A number of recent results revisited [2] and [3] in order to produce efficient constrained codes based on lexicographic indexing, and one example is [18]. Another example is [7], in which we introduced binary symmetric lexicographically-ordered constrained (S-LOCO) codes and demonstrated density gains in a modern magnetic recording system. We extended our result to single-level cell (SLC) Flash (q=2) [19] then to Flash with any number q of levels per cell [17]. Moreover, we devised a general method to design LOCO codes for any finite set of patterns to forbid [20], which will be useful in this paper. We studied the power spectra of binary LOCO codes in [21]. LOCO codes are capacity-achieving, simple, and easily reconfigurable [17], [20].

While the constrained codes in [16] and [17] are quite efficient in terms of rate, they require all Flash pages to be processed together, which negatively affects the access speed.

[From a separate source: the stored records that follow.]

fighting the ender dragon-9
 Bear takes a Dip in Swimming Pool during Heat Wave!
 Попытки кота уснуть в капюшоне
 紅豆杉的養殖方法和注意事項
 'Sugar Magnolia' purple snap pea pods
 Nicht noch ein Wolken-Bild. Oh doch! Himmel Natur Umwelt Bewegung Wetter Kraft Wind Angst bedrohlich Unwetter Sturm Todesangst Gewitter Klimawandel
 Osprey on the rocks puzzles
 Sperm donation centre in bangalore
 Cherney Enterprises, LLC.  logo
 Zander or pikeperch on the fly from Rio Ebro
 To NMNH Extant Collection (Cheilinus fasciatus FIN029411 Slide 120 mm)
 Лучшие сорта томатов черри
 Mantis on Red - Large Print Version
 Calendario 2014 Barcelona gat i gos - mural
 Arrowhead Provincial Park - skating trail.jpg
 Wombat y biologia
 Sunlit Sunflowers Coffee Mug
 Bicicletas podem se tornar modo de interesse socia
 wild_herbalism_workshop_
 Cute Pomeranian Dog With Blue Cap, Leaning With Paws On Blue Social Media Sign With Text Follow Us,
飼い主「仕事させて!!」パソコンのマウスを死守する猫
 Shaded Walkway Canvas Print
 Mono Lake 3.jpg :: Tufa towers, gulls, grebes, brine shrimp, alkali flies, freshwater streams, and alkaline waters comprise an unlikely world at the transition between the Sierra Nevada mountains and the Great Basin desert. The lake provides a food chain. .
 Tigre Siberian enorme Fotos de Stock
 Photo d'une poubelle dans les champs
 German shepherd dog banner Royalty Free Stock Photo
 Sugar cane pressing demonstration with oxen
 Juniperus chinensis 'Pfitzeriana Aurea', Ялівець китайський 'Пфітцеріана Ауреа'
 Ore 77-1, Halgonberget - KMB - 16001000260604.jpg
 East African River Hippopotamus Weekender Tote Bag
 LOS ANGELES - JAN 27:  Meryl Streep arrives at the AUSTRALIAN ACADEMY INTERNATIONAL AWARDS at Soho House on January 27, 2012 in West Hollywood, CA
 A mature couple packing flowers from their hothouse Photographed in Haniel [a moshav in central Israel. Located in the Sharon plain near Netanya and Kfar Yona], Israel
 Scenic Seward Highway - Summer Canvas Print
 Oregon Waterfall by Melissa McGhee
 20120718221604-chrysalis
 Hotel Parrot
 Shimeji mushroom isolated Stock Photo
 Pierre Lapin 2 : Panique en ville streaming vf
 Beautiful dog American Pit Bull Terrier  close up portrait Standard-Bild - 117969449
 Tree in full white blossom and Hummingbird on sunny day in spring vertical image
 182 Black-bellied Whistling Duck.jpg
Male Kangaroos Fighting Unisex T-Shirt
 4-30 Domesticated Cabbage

In this paper, we propose read-and-run (RR) constrained coding schemes that allow pages to be accessed separately in modern Flash devices, thus preserving high access speed. There are techniques in the literature that allow page separation; however, they are either incurring notable rate loss [14] or designed for a specific Flash setup [15]. Our RR coding schemes incur minor rate loss and work for any Flash device. The key idea is that the constrained code is applied only on one page, while no coding is applied on the other  $\log_2 q - 1$  pages. We present a 2D RR coding scheme as well as a 1D RR coding scheme that is based on LOCO codes. We study various aspects about these schemes, including the charge-level probabilities. We introduce experimental results in a practical triple-level cell (TLC) Flash

device (q = 8) that demonstrate notable lifetime gains achieved by our coding schemes.

The rest of the paper is organized as follows. In Section II, we discuss the detrimental patterns, the Flash mapping, and our 2D RR coding scheme. In Section III, we introduce our 1D RR-LOCO coding scheme. In Section IV, we study the rate, complexity, and error propagation of the new schemes. In Section V, we present the experimental results on TLC Flash. In Section VI, we conclude the paper.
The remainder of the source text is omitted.